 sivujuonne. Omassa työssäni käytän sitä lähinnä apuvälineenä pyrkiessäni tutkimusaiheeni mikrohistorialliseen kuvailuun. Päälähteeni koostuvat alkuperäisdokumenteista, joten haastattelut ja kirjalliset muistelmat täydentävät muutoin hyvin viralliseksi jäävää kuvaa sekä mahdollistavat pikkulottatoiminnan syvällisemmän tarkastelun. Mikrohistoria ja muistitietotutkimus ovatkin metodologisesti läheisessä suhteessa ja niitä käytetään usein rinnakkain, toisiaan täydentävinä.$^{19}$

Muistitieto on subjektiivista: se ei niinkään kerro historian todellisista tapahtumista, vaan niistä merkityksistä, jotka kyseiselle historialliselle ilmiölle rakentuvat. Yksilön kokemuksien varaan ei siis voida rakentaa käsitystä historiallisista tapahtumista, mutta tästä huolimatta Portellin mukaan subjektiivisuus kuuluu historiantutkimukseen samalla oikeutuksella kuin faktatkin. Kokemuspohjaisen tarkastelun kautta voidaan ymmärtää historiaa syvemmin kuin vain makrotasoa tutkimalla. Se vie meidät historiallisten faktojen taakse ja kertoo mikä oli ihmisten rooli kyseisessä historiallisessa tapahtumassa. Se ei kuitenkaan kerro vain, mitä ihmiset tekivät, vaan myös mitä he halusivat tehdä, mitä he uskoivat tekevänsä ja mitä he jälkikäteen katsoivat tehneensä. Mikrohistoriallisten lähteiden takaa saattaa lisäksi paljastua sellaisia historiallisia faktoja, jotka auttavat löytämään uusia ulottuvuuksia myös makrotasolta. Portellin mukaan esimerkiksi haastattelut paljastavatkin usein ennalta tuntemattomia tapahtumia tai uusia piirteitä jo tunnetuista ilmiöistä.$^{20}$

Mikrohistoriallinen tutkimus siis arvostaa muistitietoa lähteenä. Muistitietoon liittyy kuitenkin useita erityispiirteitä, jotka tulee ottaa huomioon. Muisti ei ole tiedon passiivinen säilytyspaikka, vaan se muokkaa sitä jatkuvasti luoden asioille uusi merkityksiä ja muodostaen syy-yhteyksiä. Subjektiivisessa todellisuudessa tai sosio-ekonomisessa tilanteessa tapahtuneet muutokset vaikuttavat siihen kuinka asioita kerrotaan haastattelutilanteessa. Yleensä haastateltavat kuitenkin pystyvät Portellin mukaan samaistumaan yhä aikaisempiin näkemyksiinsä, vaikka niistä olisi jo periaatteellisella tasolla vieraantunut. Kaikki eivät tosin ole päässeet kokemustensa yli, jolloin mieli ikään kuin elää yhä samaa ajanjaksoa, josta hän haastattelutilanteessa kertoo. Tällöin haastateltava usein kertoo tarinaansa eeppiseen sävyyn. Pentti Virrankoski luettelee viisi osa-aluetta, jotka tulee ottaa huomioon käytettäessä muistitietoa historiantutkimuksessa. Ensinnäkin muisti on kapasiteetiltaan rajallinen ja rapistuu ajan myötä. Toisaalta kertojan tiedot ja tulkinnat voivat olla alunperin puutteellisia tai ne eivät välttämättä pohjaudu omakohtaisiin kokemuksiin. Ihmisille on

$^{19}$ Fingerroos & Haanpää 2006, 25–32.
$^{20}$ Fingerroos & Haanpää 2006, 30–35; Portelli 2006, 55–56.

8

**Task details:**
Repeat, without change, each line of the data above from the one that contains "Haanpää 2006, 25–32." through the final line, counting both.

**Task result:**
$^{19}$ Fingerroos & Haanpää 2006, 25–32.
$^{20}$ Fingerroos & Haanpää 2006, 30–35; Portelli 2006, 55–56.

8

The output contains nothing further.